As reported by this paper in the Monday edition, the government is considering the issue of float rate notes and buying to cool down the yield. The government is the biggest borrower in the country. Any rise in interest rates has the biggest impact on its finances and hence its worries are well understood. But, there are few aspects which policy makers should accept and keep in mind while taking any step. In the financial markets, whether debt or any other, only tinkering by the government or the regulator is accepted. Every government does this to influence the overall economic environment of the country. However, the attempt to give firm direction to prices of any asset in either direction is never liked by the market. There are enough examples in the global financial history where an attempt to give direction to asset prices has not only fallen flat but also done more harm than good to that segment of the market which has taken a long time to repair. Also, such attempts caused collateral damage to other segments of the financial market and economy. So the message should be: please do try more instruments so that yields do not witness any volatile spike but do not overdo it under the assumption that the government can do anything. Yields are determined by simple demand and supply of money and that has been changing for the last couple of months. In fact, some of the public sector banks had been marginally hiking their lending rates even before RBI increased interest rates at its last policy meeting.

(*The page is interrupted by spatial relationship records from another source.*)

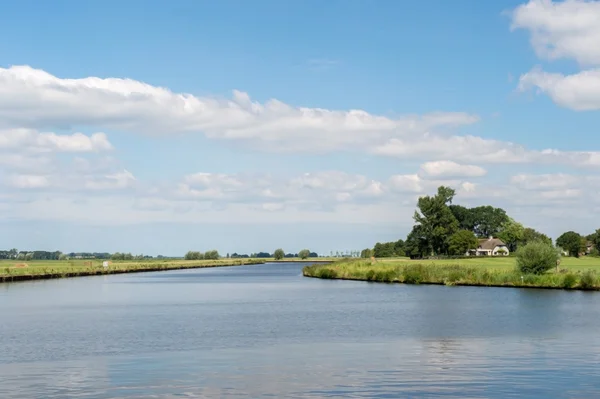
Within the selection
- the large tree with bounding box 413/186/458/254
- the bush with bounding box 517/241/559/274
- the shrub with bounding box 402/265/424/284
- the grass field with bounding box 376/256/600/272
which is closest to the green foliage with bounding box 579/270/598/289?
the bush with bounding box 517/241/559/274

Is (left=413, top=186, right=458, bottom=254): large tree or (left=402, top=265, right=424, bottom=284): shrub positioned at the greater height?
(left=413, top=186, right=458, bottom=254): large tree

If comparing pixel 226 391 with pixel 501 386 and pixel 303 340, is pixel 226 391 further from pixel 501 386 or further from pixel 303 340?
pixel 303 340

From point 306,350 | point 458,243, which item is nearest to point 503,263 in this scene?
point 458,243

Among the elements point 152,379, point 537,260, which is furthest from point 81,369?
point 537,260

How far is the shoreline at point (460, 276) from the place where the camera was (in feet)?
249

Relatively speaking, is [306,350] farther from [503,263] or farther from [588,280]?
[503,263]

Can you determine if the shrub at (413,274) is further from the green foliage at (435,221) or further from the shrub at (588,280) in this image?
the green foliage at (435,221)

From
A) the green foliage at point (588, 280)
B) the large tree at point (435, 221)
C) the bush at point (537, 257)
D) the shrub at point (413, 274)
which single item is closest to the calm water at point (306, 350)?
the green foliage at point (588, 280)

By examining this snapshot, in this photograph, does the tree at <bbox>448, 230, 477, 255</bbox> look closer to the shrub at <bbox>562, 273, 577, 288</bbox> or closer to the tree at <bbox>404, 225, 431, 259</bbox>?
the tree at <bbox>404, 225, 431, 259</bbox>

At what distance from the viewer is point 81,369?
28.7 metres

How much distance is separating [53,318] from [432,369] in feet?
111

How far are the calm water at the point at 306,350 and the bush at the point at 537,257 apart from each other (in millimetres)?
19146

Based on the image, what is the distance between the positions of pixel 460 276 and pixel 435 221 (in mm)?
71149

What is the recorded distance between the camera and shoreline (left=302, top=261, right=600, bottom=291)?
76.0m
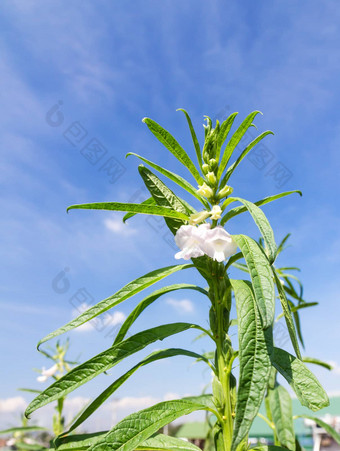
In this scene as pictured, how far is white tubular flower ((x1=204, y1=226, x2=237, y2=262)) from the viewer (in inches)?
45.1

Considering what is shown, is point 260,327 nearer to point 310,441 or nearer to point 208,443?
point 208,443

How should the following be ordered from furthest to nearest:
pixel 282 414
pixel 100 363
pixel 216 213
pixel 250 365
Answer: pixel 282 414 → pixel 216 213 → pixel 100 363 → pixel 250 365

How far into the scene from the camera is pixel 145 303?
1.33 meters

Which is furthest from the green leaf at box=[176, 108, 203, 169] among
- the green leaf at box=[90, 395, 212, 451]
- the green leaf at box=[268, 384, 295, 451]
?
the green leaf at box=[268, 384, 295, 451]

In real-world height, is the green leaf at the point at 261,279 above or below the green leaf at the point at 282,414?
above

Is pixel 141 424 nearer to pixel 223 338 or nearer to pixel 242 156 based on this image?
pixel 223 338

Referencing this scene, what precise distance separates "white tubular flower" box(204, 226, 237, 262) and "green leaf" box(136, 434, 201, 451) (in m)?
0.59

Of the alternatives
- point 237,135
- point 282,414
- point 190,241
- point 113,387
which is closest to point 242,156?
point 237,135

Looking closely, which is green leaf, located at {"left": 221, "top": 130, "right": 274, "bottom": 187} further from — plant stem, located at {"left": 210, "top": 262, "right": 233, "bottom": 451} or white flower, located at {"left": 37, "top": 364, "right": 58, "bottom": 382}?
white flower, located at {"left": 37, "top": 364, "right": 58, "bottom": 382}

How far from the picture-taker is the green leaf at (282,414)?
69.7 inches

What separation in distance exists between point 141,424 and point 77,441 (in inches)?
11.8

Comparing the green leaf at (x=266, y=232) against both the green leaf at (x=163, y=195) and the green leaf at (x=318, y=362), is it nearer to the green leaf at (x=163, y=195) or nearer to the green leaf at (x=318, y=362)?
the green leaf at (x=163, y=195)

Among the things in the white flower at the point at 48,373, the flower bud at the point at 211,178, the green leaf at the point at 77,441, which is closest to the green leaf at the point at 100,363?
the green leaf at the point at 77,441

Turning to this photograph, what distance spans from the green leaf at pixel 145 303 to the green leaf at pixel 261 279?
0.34m
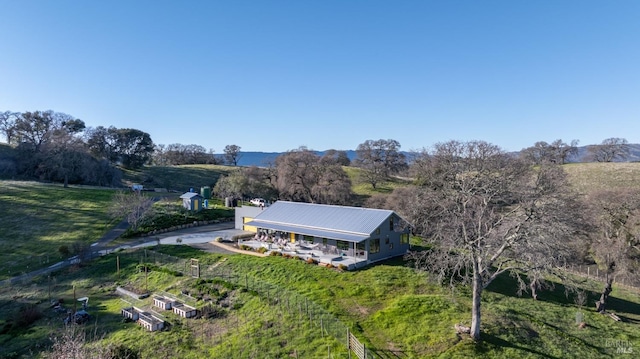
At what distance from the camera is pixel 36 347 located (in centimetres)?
2197

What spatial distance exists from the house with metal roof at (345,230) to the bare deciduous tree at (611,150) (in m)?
85.5

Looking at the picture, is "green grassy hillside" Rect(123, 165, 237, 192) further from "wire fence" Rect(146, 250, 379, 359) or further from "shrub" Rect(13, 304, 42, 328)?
"wire fence" Rect(146, 250, 379, 359)

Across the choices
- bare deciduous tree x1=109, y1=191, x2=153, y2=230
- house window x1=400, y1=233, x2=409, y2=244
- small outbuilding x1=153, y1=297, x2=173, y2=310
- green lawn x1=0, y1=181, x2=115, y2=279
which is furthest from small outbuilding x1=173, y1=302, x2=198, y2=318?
bare deciduous tree x1=109, y1=191, x2=153, y2=230

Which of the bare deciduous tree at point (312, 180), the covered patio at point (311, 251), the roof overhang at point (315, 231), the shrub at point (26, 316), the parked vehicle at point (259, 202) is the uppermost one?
the bare deciduous tree at point (312, 180)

Our policy makers must realise that interest rate trajectory has changed globally and when global events are the main influencers, nothing much can be done. It is not only in India that yields have risen. This is a phenomenon that has hit all emerging markets. Indeed, the taps of central banks — which were the source of excessive liquidity around the globe — are now closing one by one. While it was the turn of the US Federal Reserve to slow its money-printing machine, last week it was the turn of the European Central Bank (ECB) to announce the slowing down of its money printing machines. Soon will come the turn of the Bank of Japan and the Chinese central bank to reduce the pace at which they are generating liquidity. In China’s case, they would probably wait for the actual trade war between US and China to pan out before a decision is taken in the matter. The hard fact is that the days of easy and overflowing liquidity in global markets — which had been prevailing for the last 10 years — are over. This means that the cost of capital is going to rise worldwide and during this period assets which are of lower risk in term of currency risks are the ones that will be pursued much more than emerging market assets, be it equity or debt.

 Now comes the question of what the government can do at this point of time. The RBI should be allowed to decide what is the best long-term route to be taken when it comes to issuing of instrument. If its feels that more instruments are required, then let it go ahead with them. The government should not force its will on RBI, either directly or by giving it a gentle nudge on what needs to be done and at what pace it needs to be done. The RBI has a proven track record on these matters and it knows how to deal with a situation when the interest rate curve is moving upward.

The only thing the government can do is focus on unclogging the banking system so that credit growth picks up. While the cases are going to National Company Law Tribunal under Insolvency and Bankruptcy Code, it is taking a lot of time for them to settle. This was expected. The government need to push the cases so that resources lying idle do not stay that way for long. When an issue gets resolved, it unshackles a lot of financial and physical resources. These return to the system and that is what pushes up growth.